Urinary tract infection (UTI) is a very common extraintestinal infection, and Escherichia coli is by far the most common causative organism. Uropathogenic E. coli possess traits that distinguish them from commensal strains of E. coli, such as secretion systems that allow virulence factors to be targeted to extracytoplasmic compartments. One of at least five characterized secretion mechanisms is the autotransporter system, which involves translocation of a protein across the inner membrane, presumably via the sec system, and across the outer membrane through a beta-barrel porin structure formed by the carboxy-terminus autotransporter domain. We identified a 107 kDa protein that was expressed significantly more often by E. coli strains associated with the clinical syndrome of acute pyelonephritis than by faecal strains (P = 0.029). We isolated the protein from E. coli CFT073, a strain cultured from the blood and urine of a patient with acute pyelonephritis. The N-terminal amino acid sequence showed highest similarity to two known SPATE (serine protease autotransporters of Enterobacteriaceae) proteins, Pet and EspC. Using a 509 bp probe from the 5' region of pet, 10 cosmid clones of an E. coli CFT073 gene library were positive for hybridization. From one cosmid clone, a 7.5 kb EcoRI restriction fragment, which reacted strongly with the probe, was shown to include the entire 3885 bp gene.
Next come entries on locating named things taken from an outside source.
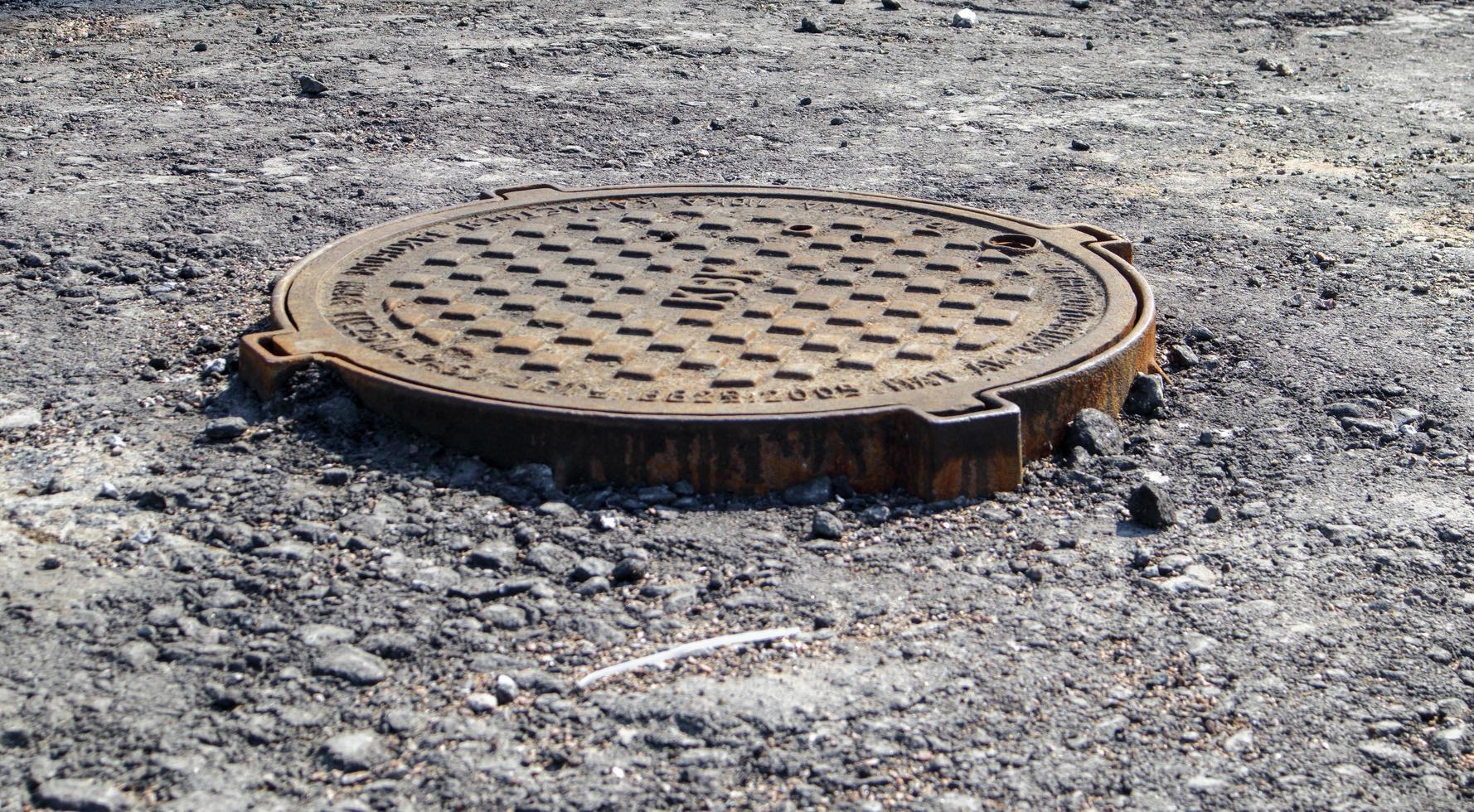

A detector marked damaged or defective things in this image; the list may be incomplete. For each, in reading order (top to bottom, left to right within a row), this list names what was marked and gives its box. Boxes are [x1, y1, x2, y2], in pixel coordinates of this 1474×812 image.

rusty manhole cover [241, 185, 1155, 498]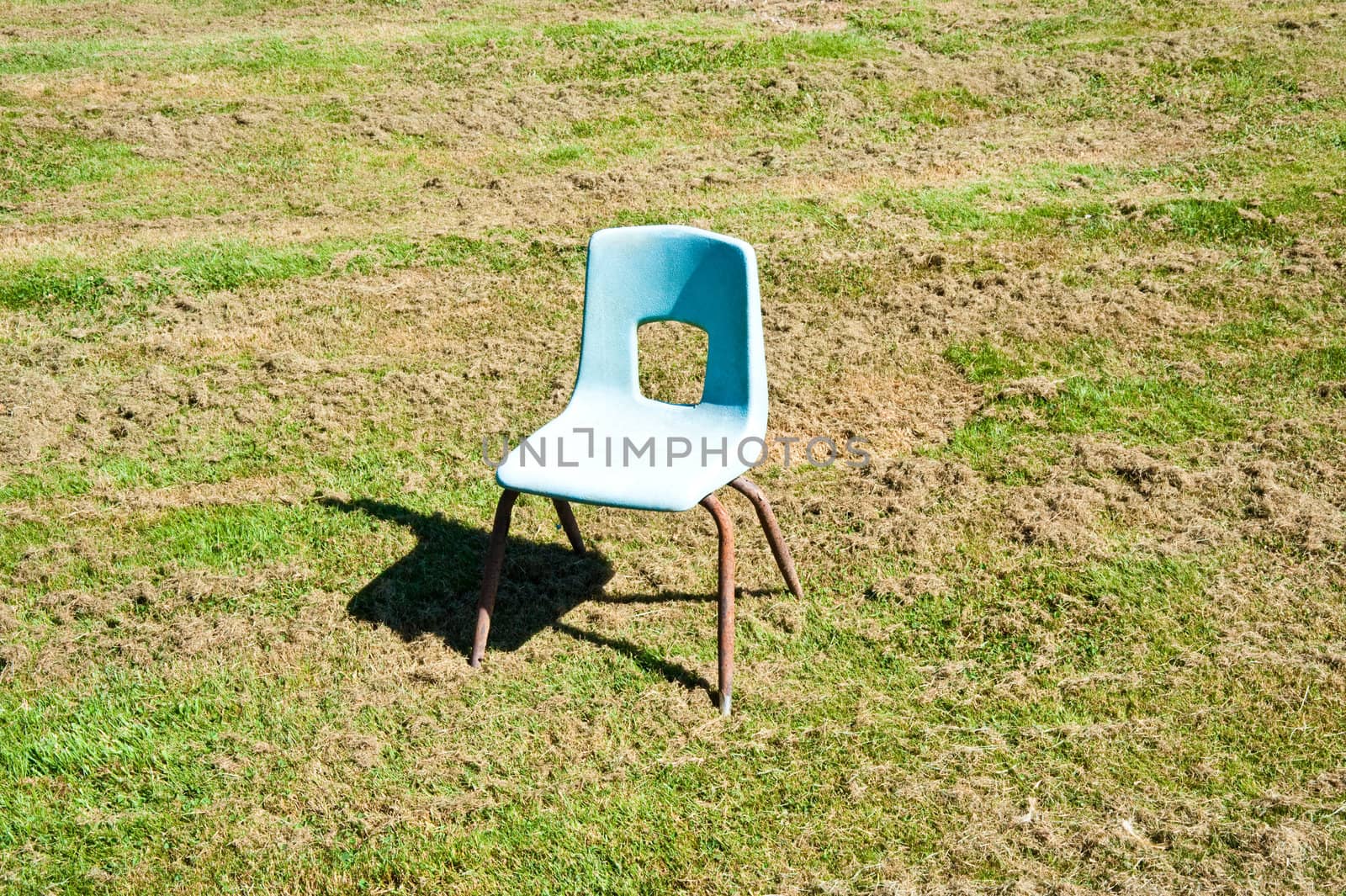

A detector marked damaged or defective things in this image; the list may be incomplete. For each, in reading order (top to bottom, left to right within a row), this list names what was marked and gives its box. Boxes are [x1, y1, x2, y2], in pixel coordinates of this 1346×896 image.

rusty metal leg [471, 488, 518, 663]
rusty metal leg [552, 498, 582, 552]
rusty metal leg [703, 495, 737, 717]
rusty metal leg [730, 478, 804, 599]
The predicted 142 kDa protein product possesses the three domains that are typical of SPATE autotransporters: an unusually long signal sequence of 49 amino acids; a 107 kDa passenger domain containing a consensus serine protease active site (GDSGSG); and a C-terminal autotransporter domain of 30 kDa. The protein exhibited serine protease activity and displayed cytopathic activity on VERO primary kidney, HK-2 bladder and HEp-2 cell lines; the name Sat (secreted autotransporter toxin) was derived from these properties. In addition, Sat antibodies were present in the serum of mice infected with E. coli CFT073. Based upon its association with pathogenic isolates, its cytopathic phenotype and its ability to elicit a strong antibody response after infection, we postulate that Sat represents a novel virulence determinant of uropathogenic E. coli.